What about backend services forking ffmpeg written in Node, Python, or Go like the one's written at Audius or Udio? This isn't completely out of the question because I'm sure someone could do the math on how much it costs to fork ffmpeg so often. Hell, at Udio we had an AudioWorker service whose purpose was just to run FFmpeg jobs for other services since we hated when random IO-bound services would suddenly become CPU-bound during traffic spikes. If that service were rewritten from Go to Zig (or used cgo to bind with FFmpeg 🤮), the potential savings in time could be really good. On top of that, Zig could be used to create static binaries so deployment pipelines would get simpler and perhaps faster (zig build go zoom). The answer is likely still no for most people since I suppose all projects have had the option to just write their transcoding or preprocessing pipelines in C to avoid any overhead so I'm skeptical most folks will switch just because of cost or speed. Food-for-thought really.

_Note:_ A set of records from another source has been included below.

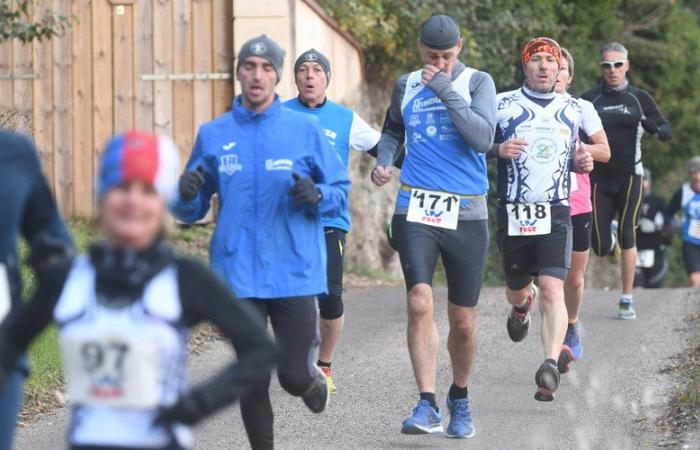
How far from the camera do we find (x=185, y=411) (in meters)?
3.92

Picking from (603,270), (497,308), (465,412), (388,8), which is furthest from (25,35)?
(603,270)

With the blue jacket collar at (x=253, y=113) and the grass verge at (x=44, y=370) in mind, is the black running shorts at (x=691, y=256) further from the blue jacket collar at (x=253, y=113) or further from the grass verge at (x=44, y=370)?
the blue jacket collar at (x=253, y=113)

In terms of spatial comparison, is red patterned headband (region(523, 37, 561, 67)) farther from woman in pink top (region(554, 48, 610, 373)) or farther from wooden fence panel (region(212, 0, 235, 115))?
wooden fence panel (region(212, 0, 235, 115))

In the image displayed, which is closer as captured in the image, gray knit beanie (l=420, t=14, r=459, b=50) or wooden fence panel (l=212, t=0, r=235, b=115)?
gray knit beanie (l=420, t=14, r=459, b=50)

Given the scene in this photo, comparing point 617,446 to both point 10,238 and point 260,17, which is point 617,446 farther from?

This was fun though, I enourage people to try other FFmpeg setups or whatever other C CLIs you find yourself forking inside of calling natively, with Zig to see what the results are and for the bold to take the risk on switching prod FFmpeg calls to be native to measure. Take the risk. 😈
Appendix 1: Why stop at Zig?
I decided to give a few other languages a try. I did C in a very similar way to how I did Zig and it was ofc very fast. It also reminded me why I don't like programming C very much lol.
Next, since I'm such a Rust fanboy, I had to try it with Rust which was actually the first time I've had to do C bindings myself in Rust. I did so because I wanted the test to be a little fair and needing to use a library for bindings is cheating (although I did use rayon for concurrency). Definitely a bit more of a pain in the ass than Zig to bind with but not the worst tbh. I was more intimidated than I needed to be and the result were ofc also very fast.
The last was Python but to make it interesting, instead of just forking like Bash (which would probably have about the same results) or using some random binding from a library, I decided to use numpy and librosa bindings instead since it's also a fairly popular library to use for python work. Unfortunately, the results were very disappointing so I can't recommend doing something like this.
| Implementation | Time | Speedup |
|---|---|---|
| Python (librosa) | 14.19s | 1x |
| Bash (ffmpeg CLI) | 8.45s | 1.7x |
| Zig (FFmpeg bindings) | 1.29s | 11x |
| Rust (FFmpeg bindings) | 0.93s | 15x |
| C (FFmpeg bindings) | 0.85s | 17x |
Appendix 2: RIIR but Zig?
I've written about other languages before and my general preferences and since this is one of the more positive experiences I've had with it, will I start considering Zig for more projects? nah, I'm good. It's cool and convenient for this usecase but the little bit of extra effort I had to do in the build.rs was fine. Even the unsafe blocks used when calling C code didn't give me too much pause.
Oddly enough, the thing that I liked the most was how fast it compiled. I never understood why everyone complained about Rust compile times until the Zig compiler zoomed. I appreciate good engineering when I see it and I love when tech's fast.